If you are interested only in the header information of a filterbank file, you should instead use the read_header
function from blimpy
, as it parses the header from binary without parsing the data arrays:
In [13]:
from blimpy import read_header
header2 = read_header('blc04_guppi_57563_69862_HIP35136_0011.gpuspec.0002.fil')
print header2
The resultant dictionary contains all the same information as the one you obtain from self.header
.
In [14]:
"""
All these functions show the required modules imported within the function. This is simply to show as
clearly as possible which modules are required by each function. Of course, in general you should
import all modules at the top of your script.
"""
def maxfreq(file):
"""Return central frequency of the highest-frequency bin in a .fil file."""
from blimpy import read_header
return read_header(file)['fch1']
def minfreq(file):
"""Return central frequency of the lowest-frequency bin in a .fil file"""
from blimpy import read_header
fch1 = read_header(file)['fch1']
nchans = read_header(file)['nchans']
ch_bandwidth = read_header(file)['foff']
return fch1 + nchans*ch_bandwidth
def currentMJD():
"""Returns current MJD including decimals."""

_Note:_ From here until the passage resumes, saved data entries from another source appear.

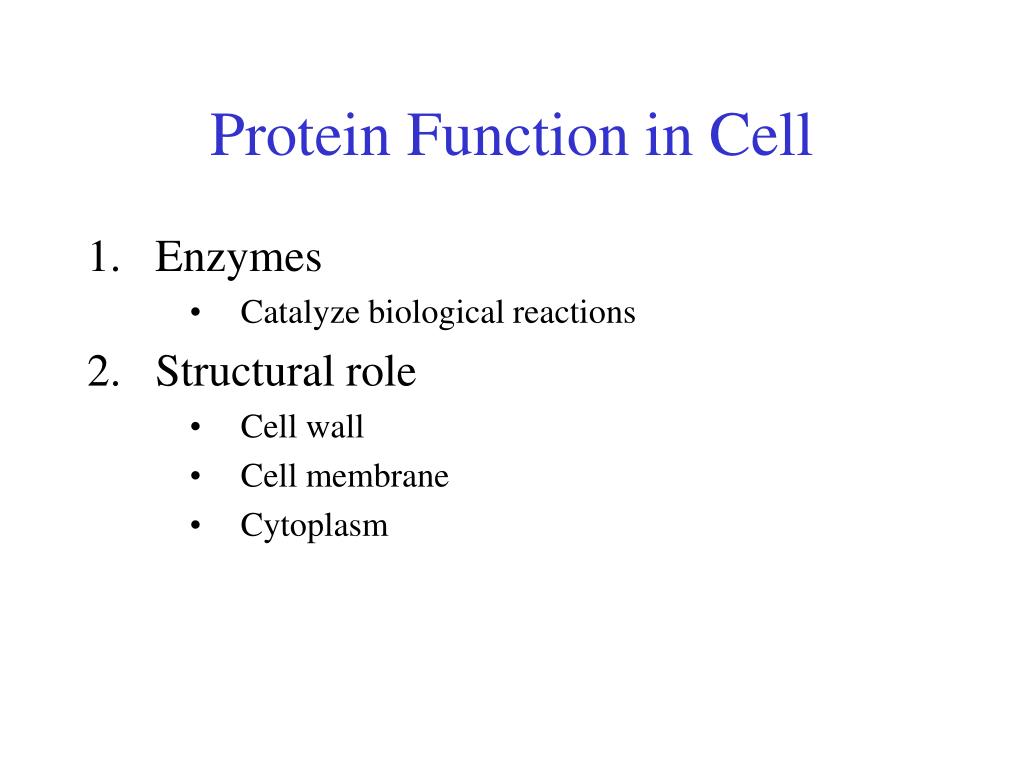 Protein Function in Cell

1. Enzymes
   • Catalyze biological reactions
2. Structural role
   • Cell wall
   • Cell membrane
   • Cytoplasm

from astropy.time import Time
print Time.now().mjd
def AA(file):
"""Returns Alt-Az coordinates (deg) for a given GBT .fil file.
Args:
file (str): .fil file
Returns:
altazdict (dict): Dictionary with alt and az in degrees.
"""
from astropy import units as u
from astropy.time import Time
from astropy.coordinates import EarthLocation, SkyCoord, AltAz
from blimpy import read_header
GreenBank = EarthLocation(lat=38.4322*u.deg, lon=-79.8398*u.deg) #Western longitudes are negative
MJD = read_header(file)['tstart']
ra = read_header(file)['src_raj']
dec = read_header(file)['src_dej']
target = SkyCoord(ra, dec)
altaz = target.transform_to(AltAz(location=GreenBank, obstime=Time(MJD, format='mjd')))
altazdict = { 'alt' : altaz.alt.degree, 'az' : altaz.az.degree }
return altazdict
def totalpower(file, integration, fmin, fmax):
"""Use Simpson's rule numerical integration to find total power between
given freq bounds, for given time integration.
Args:
file (str): .fil file
integration (int): .fil file integration number to analyze
fmin (float): Lower freq bound
fmax (float): Upper freq bound
Returns:
totalpower (float): total power (from Simpson's rule)

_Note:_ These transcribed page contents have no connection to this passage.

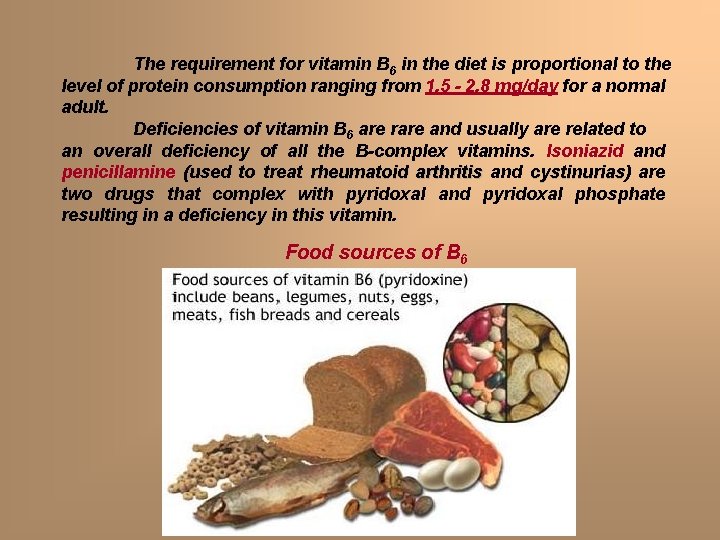 The requirement for vitamin $B_6$ in the diet is proportional to the level of protein consumption ranging from 1.5 - 2.8 mg/day for a normal adult.

Deficiencies of vitamin $B_6$ are rare and usually are related to an overall deficiency of all the B-complex vitamins. Isoniazid and penicillamine (used to treat rheumatoid arthritis and cystinurias) are two drugs that complex with pyridoxal and pyridoxal phosphate resulting in a deficiency in this vitamin.

Food sources of $B_6$

Food sources of vitamin B6 (pyridoxine) include beans, legumes, nuts, eggs, meats, fish breads and cereals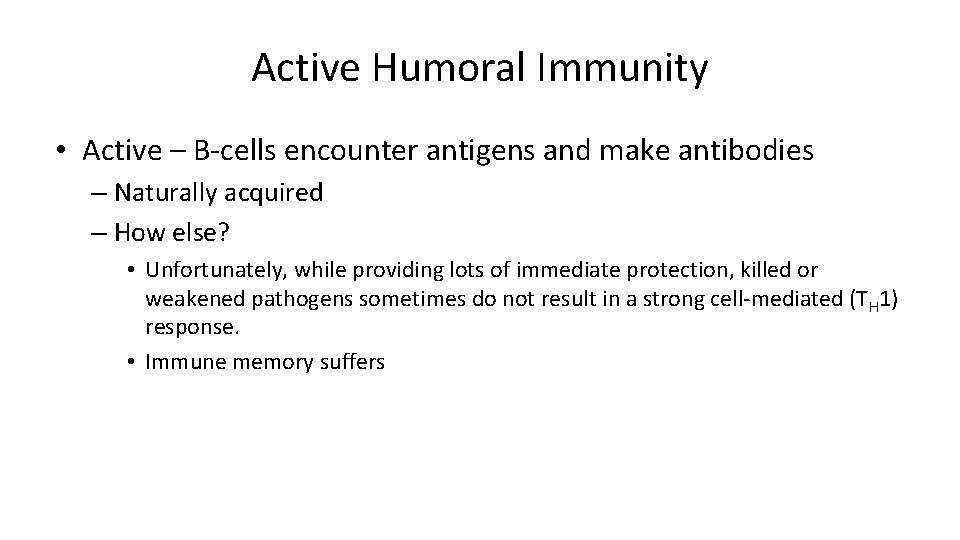 Active Humoral Immunity

• Active – B-cells encounter antigens and make antibodies
– Naturally acquired
– How else?
• Unfortunately, while providing lots of immediate protection, killed or weakened pathogens sometimes do not result in a strong cell-mediated ($T_H1$) response.
• Immune memory suffers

under the power spectrum curve
between fmin and fmax
"""
import numpy as np
from scipy.integrate import simps
from blimpy import read_header, Waterfall
#Check for valid bounds
maxfreq = read_header(file)['fch1']
nchans = read_header(file)['nchans']
ch_bandwidth = read_header(file)['foff']
minfreq = maxfreq + nchans*ch_bandwidth
if fmin < minfreq or fmax > maxfreq:
raise ValueError("One of your freq constraints is out of the freq range of this filterbank file.")
#Get data
fil = Waterfall(file)
freqs = np.array(fil.freqs)
data = np.array(fil.data[integration][0])
#Get freqs and power values from desired range
idx = np.where(np.logical_and(freqs >= fmin, freqs <= fmax))
newfreqs = freqs[idx]
newdata = data[idx]
#Integrate
totalpower = simps(x=newfreqs, y=newdata)
return totalpower
Congratulations! You now have everything you need to start working with filterbank data!